*文档片段*:
<<<<

# Toy Example

In this chapter, we are going to show a toy example.

In [23]:
import nltk
from nltk.tokenize import TreebankWordTokenizer
from collections import Counter
from collections import OrderedDict
import copy
from math import log

## 1. build corpus

我们首先创建一个有三个documents 的corpus.

In [1]:
corpus = ['Football is popular in Brasil',
         'Basketball is popular in USA',
         'Ping-Pong is popular in China']

## 2. preprocessing

下面我们对每个document 进行预处理

### 2.1 case normalization



In [6]:
corpus_lower = [doc.lower() for doc in corpus]
list(corpus_lower)

['football is popular in brasil',
 'basketball is popular in usa',
 'ping-pong is popular in china']

### 2.2 tokenization

In [10]:
tokenizer = TreebankWordTokenizer()

corpus_tokens = []

for doc in corpus_lower:
    corpus_tokens += [sorted(tokenizer.tokenize(doc))]

corpus_tokens

[['brasil', 'football', 'in', 'is', 'popular'],
 ['basketball', 'in', 'is', 'popular', 'usa'],
 ['china', 'in', 'is', 'ping-pong', 'popular']]

### 2.3 remove stop words

In [11]:
stopwords = nltk.corpus.stopwords.words('english')

In [13]:
corpus_tokens_wo_stop_word = []

for doc_tokens in corpus_tokens:
    corpus_tokens_wo_stop_word.append([w for w in doc_tokens if w not in stopwords])

corpus_tokens_wo_stop_word   

[['brasil', 'football', 'popular'],
 ['basketball', 'popular', 'usa'],
 ['china', 'ping-pong', 'popular']]

### 2.4 build lexicon


In [15]:
corpus_all_tokens = sum(corpus_tokens_wo_stop_word, [])

>>>>

*任务与练习*:
**1.** 在这段文本预处理示例中，最初创建的 corpus 包含几个 document？
**2.** 请接着这段文本预处理示例往下写，从它停下的地方继续。

*数据*:

<<<<

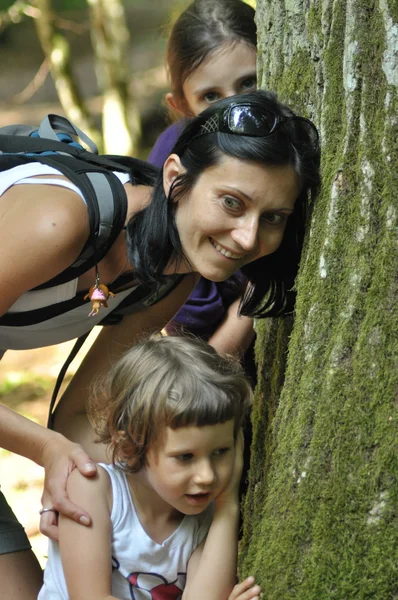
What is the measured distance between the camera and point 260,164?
2.20 metres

>>>>

*参考答案*:
**1.** 三个。

**2.**
corpus_all_tokens

['brasil',
 'football',
 'popular',
 'basketball',
 'popular',
 'usa',
 'china',
 'ping-pong',
 'popular']

In [16]:
corpus_lexicon = sorted(set(corpus_all_tokens))  # 去重
corpus_lexicon

['basketball', 'brasil', 'china', 'football', 'ping-pong', 'popular', 'usa']

## 3. bag of words model

In [18]:
zero_vector = OrderedDict((token, 0) for token in corpus_lexicon)
zero_vector

OrderedDict([('basketball', 0),
             ('brasil', 0),
             ('china', 0),
             ('football', 0),
             ('ping-pong', 0),
             ('popular', 0),
             ('usa', 0)])

In [20]:
corpus_vectors = []

# 对每个document 生成一个vector，append 到sample_docs_vectors 列表
for doc_tokens in corpus_tokens_wo_stop_word:
    
    # 复制一个初始化全零的vector
    vec = copy.copy(zero_vector)
    
    # tokenization
    token_counts = Counter(doc_tokens)
    
    for key, value in token_counts.items():
        vec[key] = value
        
    corpus_vectors.append(vec)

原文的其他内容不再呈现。